El monólogo de McPherson nos relata una huida imposible.../Marçal Font

Toni Polo

Josep Julien entra en el pequeño escenario del Espai Lliure cargado con una bolsa de lona sucia, una chaqueta por encima de la del chándal, un palillo entre los labios, un Cristo colgándole del cuello. Es un delincuente irlandés. Casi no se mueve, está de pie, quieto, pero no habla con timidez, ni con vergüenza. Como si asumiera la responsabilidad de lo que está contando: una fuga y un desamor. De cómo mató y cómo huyó y cómo no dejó de pensar en su antigua novia. Es un monólogo de Conor McPherson (autor, entre otros, de La presa) en forma de road movie (esta fuga sin fin...) que pone sobre la mesa una visión diferente del bien y del mal. La del delincuente.
--
# ENUNCIADO:
Retoma la reseña sobre el monólogo de McPherson justo después de su última oración y prosíguela con un párrafo nuevo.

# MATERIAL PROPORCIONADO:
--
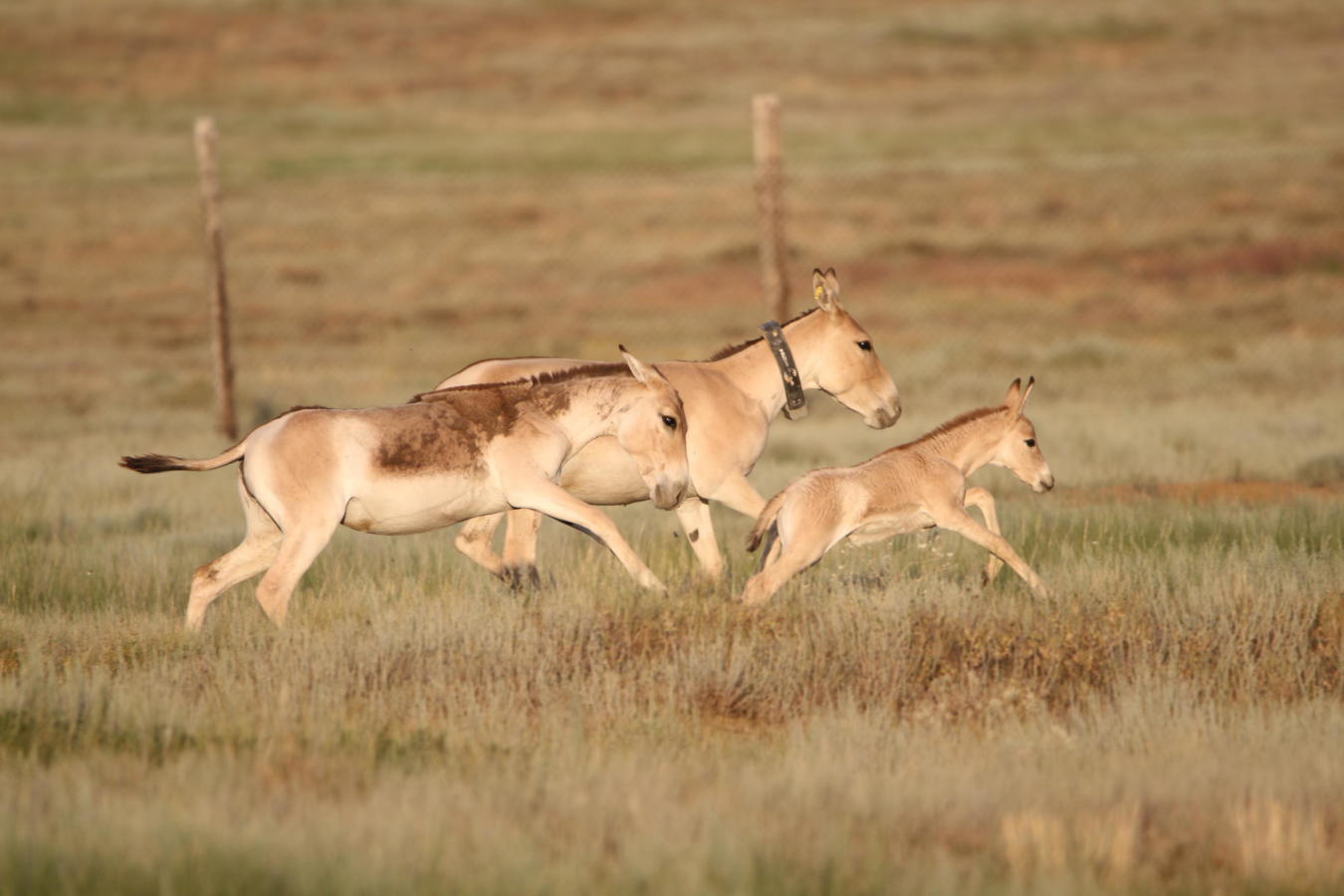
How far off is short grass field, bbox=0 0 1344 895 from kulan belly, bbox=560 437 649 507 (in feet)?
--
# EJERCICIO RESUELTO:
El protagonista hace suyo un escenario lúgubre: cajas de cerveza en el fondo, suciedad en el suelo, una mesa y una silla, una banqueta, también rota. Nada más. Todo el peso de la narración cae en Julien, que habla con naturalidad de hechos gravísimos (es un matón que acaba envuelto en un tiroteo y un asesinato). Igual que diría Serrat, “eren els seus i han estat els únics”. Es su vida y la ha vivido de la manera que nos relata. Lo que no queda tan claro es si también ha sido su elección. Podríamos verlo como un desamparado, si su ángel de la guarda, Greta, ahora está precisamente con el hombre que lo envuelve en el desastroso episodio que lo condujo a la cárcel. Podríamos decir que no es más que un hijo de puta violento y miserable, pero no parecería justo. ¿Por qué? Porque lo que hay que ver es si la historia de este desgraciado (en esto podemos estar más de acuerdo) es cosa del destino o si realmente tiene lo que se merece. Entre tragos de whisky, resacas pastosas y crueles recuerdos de su amada, el buen ladrón, que confunde emociones y pensamientos, lo tiene claro: “La gente como yo no hacemos falta en ninguna parte”, dice. Y lo asume: “Yo no soy bueno, no ...”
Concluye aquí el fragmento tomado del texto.